[PROBLEM REQUIREMENTS]:
The lines from the one containing "content_type: text/html" through the final line of the data below must be written out exactly, both included, and nothing more.

Plain-text document sources
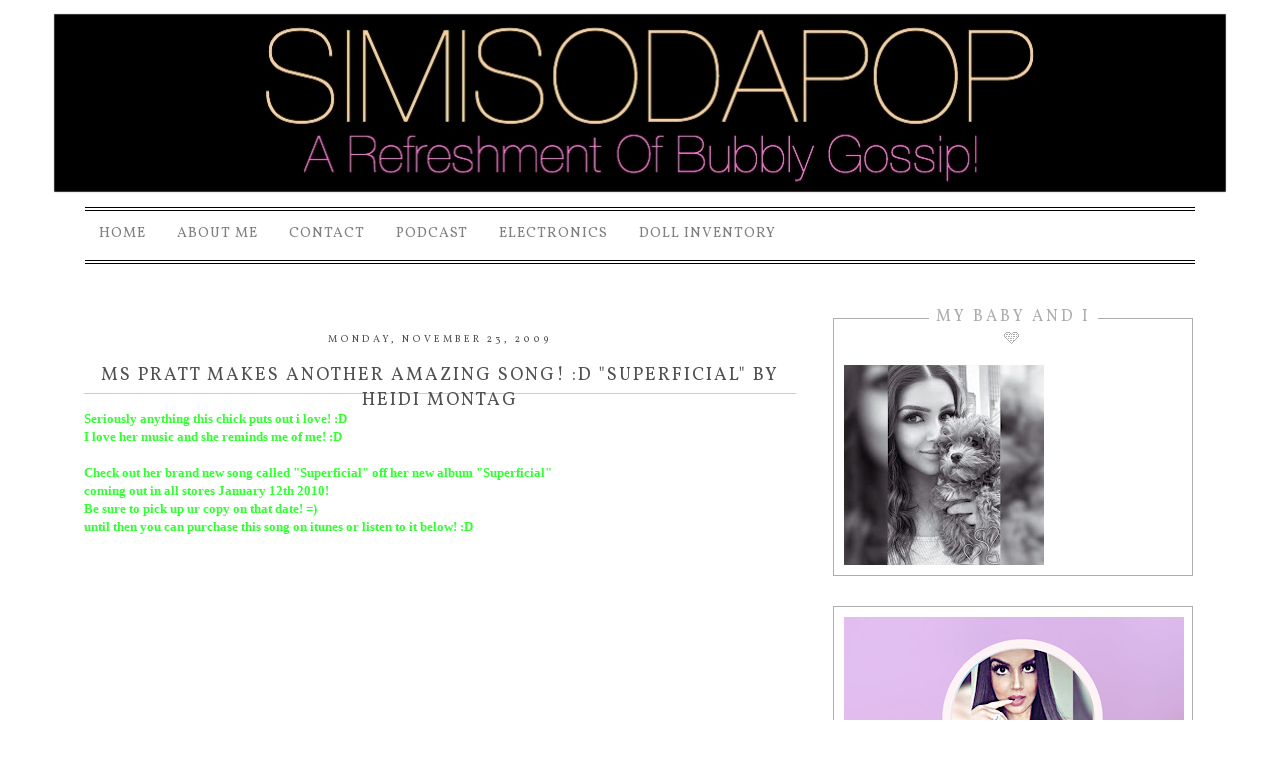

--- FILE ---
content_type: text/html
request_url: https://seal.godaddy.com/getSeal?sealID=qTxMr4PW9wQpEHUmsWwGidrQ1VqZ4iizNrQAZ2EmHMKH9lemHadqVyiER0kg
body_size: 1564
content:
<!--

[RESULT]:
content_type: text/html
request_url: https://seal.godaddy.com/getSeal?sealID=qTxMr4PW9wQpEHUmsWwGidrQ1VqZ4iizNrQAZ2EmHMKH9lemHadqVyiER0kg
body_size: 1564
content:
<!--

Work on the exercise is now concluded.